In 1959, Buddhist monk Tsung Tsai fled Mongolia when Red Army troops destroyed his monastery. He miraculously survived a year-long trek through China to Hong Kong. When George Crane, a self-described 42-year-old "cerebral ne'er-do-well" with a love of books, women, and travel, and a distaste for long-term employment, meets Tsung Tsai, the monk is living a simple life in Woodstock, New York. The two of them become friends even though the American is awed by his neighbor's abilities as a Renaissance Man — he's a monk, poet, philosopher, house-builder, scientist, doctor, and Kung Fu expert.

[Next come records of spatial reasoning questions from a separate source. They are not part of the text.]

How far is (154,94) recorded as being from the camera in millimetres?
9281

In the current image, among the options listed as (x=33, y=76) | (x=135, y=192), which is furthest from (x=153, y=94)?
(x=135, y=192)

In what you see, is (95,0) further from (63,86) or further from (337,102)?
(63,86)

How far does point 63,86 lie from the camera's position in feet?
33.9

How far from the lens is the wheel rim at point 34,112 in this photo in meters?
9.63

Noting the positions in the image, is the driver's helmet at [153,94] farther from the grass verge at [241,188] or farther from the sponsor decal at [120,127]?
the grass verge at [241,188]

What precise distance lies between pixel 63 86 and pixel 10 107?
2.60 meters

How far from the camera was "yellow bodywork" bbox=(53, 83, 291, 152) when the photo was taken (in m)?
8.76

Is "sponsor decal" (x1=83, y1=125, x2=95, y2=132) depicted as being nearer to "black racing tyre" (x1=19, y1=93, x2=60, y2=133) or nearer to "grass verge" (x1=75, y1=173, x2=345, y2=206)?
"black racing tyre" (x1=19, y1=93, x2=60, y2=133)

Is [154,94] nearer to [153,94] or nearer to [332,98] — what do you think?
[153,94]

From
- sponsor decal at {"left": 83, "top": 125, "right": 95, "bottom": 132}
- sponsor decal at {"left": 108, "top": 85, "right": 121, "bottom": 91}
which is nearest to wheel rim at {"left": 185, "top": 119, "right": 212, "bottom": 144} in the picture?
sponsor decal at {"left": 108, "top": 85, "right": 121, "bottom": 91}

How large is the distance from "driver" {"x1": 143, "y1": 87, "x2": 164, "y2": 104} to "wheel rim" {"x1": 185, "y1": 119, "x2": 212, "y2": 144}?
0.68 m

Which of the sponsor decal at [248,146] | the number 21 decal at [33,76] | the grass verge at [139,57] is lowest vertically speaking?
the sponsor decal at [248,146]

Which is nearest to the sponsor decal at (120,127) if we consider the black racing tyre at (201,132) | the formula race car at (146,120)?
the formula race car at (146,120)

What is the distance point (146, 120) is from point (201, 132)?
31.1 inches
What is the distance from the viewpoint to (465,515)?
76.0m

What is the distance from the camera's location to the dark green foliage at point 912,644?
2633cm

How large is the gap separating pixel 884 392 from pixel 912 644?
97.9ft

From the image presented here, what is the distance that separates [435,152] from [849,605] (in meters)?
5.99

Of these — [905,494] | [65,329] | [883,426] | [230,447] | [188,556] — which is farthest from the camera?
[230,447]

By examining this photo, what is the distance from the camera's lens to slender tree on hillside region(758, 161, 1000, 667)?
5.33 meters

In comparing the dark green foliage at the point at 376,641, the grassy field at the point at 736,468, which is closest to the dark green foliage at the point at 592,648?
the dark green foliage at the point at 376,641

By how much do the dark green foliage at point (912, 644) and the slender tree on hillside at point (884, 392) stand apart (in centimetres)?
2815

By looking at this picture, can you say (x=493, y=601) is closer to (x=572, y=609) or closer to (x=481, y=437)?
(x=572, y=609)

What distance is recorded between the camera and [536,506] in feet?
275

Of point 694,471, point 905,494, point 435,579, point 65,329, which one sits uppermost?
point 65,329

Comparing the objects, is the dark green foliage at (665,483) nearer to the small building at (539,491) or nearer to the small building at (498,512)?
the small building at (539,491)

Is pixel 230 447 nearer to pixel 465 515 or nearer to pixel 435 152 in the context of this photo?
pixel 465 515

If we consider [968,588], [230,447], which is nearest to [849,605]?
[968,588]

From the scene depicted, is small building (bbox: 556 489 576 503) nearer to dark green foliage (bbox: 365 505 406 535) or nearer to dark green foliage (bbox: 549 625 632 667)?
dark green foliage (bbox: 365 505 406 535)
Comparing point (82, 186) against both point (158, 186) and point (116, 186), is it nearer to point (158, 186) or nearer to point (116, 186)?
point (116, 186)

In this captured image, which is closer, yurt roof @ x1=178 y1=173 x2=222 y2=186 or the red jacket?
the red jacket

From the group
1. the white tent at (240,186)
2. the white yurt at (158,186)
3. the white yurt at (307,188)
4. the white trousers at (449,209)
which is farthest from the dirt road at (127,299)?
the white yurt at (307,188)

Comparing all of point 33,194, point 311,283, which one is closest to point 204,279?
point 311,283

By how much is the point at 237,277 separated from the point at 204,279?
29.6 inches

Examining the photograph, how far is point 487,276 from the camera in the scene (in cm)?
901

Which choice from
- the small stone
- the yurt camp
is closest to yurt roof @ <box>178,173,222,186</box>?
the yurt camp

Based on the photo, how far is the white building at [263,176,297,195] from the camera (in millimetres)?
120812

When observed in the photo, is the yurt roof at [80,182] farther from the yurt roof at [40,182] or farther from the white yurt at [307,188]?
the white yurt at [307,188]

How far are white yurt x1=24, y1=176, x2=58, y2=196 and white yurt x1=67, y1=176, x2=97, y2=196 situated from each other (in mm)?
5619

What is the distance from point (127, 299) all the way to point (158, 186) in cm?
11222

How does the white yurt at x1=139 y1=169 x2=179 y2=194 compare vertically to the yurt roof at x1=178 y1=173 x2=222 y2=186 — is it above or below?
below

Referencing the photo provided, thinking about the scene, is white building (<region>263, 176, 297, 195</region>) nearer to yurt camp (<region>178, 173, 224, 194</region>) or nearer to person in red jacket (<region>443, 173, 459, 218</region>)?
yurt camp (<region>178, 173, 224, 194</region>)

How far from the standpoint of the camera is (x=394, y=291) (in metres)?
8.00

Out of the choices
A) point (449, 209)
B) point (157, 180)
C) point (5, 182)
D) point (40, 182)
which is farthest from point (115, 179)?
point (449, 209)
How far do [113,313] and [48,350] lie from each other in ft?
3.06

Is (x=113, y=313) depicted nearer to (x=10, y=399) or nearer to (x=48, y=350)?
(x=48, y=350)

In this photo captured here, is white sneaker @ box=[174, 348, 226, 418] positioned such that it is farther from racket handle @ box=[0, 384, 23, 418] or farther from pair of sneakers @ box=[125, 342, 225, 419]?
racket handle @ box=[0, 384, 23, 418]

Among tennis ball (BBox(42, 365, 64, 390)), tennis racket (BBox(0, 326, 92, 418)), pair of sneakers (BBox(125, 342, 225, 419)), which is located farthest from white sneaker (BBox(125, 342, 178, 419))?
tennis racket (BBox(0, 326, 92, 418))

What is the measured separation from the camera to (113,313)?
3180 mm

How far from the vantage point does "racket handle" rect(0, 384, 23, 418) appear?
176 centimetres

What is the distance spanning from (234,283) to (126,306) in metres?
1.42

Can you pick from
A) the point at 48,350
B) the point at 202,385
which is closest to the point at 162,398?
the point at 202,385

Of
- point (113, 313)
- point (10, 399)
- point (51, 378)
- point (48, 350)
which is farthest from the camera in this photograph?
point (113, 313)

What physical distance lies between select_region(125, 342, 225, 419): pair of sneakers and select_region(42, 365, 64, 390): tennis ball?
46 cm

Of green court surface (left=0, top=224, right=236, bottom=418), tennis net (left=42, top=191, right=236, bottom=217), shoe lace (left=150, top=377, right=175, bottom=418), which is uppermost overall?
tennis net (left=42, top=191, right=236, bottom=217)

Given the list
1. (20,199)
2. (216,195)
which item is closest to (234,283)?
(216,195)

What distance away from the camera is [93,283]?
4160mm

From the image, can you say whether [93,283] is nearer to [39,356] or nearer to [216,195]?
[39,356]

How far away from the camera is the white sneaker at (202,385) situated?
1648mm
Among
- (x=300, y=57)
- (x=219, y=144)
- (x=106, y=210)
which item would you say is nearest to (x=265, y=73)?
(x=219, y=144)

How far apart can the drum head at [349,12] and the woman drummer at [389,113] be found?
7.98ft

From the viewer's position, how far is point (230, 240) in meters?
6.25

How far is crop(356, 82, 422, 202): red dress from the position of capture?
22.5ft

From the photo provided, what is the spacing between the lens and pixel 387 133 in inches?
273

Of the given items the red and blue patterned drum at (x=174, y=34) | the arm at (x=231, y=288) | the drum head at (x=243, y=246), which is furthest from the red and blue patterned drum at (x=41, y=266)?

They begin working on some translations of plum poems together. Tsun Tsai tells him: "Poetry must be like play. Like Zen." The 71-year-old Ch'an master then asks George to accompany him on a trip to China in order to find the bones of his master and to build a shrine. Crane feels honored to join Tsung Tsai on this quest. Their spiritual journey is filled with surprises.

The prose in this book follows the Ch'an master's advice to Crane about poetry: "Complicated makes mess. Just write very straight." Crane meets Tsung Tsai's older sister, receives some beads from an old lama who tells him his roots go very deep, and is awed by his friend's ability to blend Zen clarity with shamanistic mysticism. Bones of the Master ends with an arduous climb up a mountain and a gift that deepens the bond between the two men.